Thursday, July 07, 2005

Summer Sailing Adventure - I forgot to whistle

Wind, wind, wind. Everything in sailing depends on this one key factor. Everything I've posted so far about what I've learned in sailing class won't mean a thing to you until you've been on the water, in a sailboat, and had to actually deal with the wind. Or in the case of tonight's class, the relative absence of it.

Pirates rigged for sail
Originally uploaded by Allan & Cheryl

On Tuesday night, the night I broke my glasses, we had a wild time of it. The skies were overcast, we had intermittent showers, and the wind was 'variable'.

I looked up at the weather mast as I came into the compound to see what direction the vane was indicating the wind was coming from. East by north-east. Twenty minutes later, we came back outside after a short classroom session and it was showing east.

That evening was our third class, our second time out in the boats, but our very first time with just ourselves. Instead of taking us out one at a time, we got into 4 pairs to crew our own boats, and our instructors spent the evening in a motor boat following us around.

The wind was kicking up a fair bit of chop, but Geoff and Mike didn't look concerned, so I figured it wasn't too scary. Still, I was keyed up and so was Tom, my partner. We rigged our boat and then waited our turn to walk it on the cart down to the shore. I took one last look at the vane. North-east.

Exercise goal
Copy out the part of the sailing post that starts with the words containing "Summer Sailing Adventure" and ends with "wind was 'variable'.".

Provided data
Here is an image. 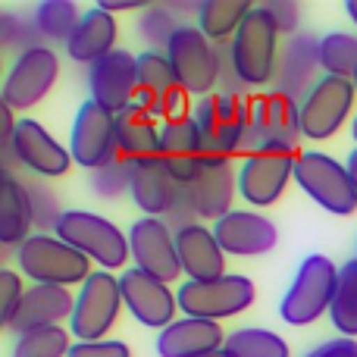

Result
Summer Sailing Adventure - I forgot to whistle

Wind, wind, wind. Everything in sailing depends on this one key factor. Everything I've posted so far about what I've learned in sailing class won't mean a thing to you until you've been on the water, in a sailboat, and had to actually deal with the wind. Or in the case of tonight's class, the relative absence of it.

Pirates rigged for sail
Originally uploaded by Allan & Cheryl

On Tuesday night, the night I broke my glasses, we had a wild time of it. The skies were overcast, we had intermittent showers, and the wind was 'variable'.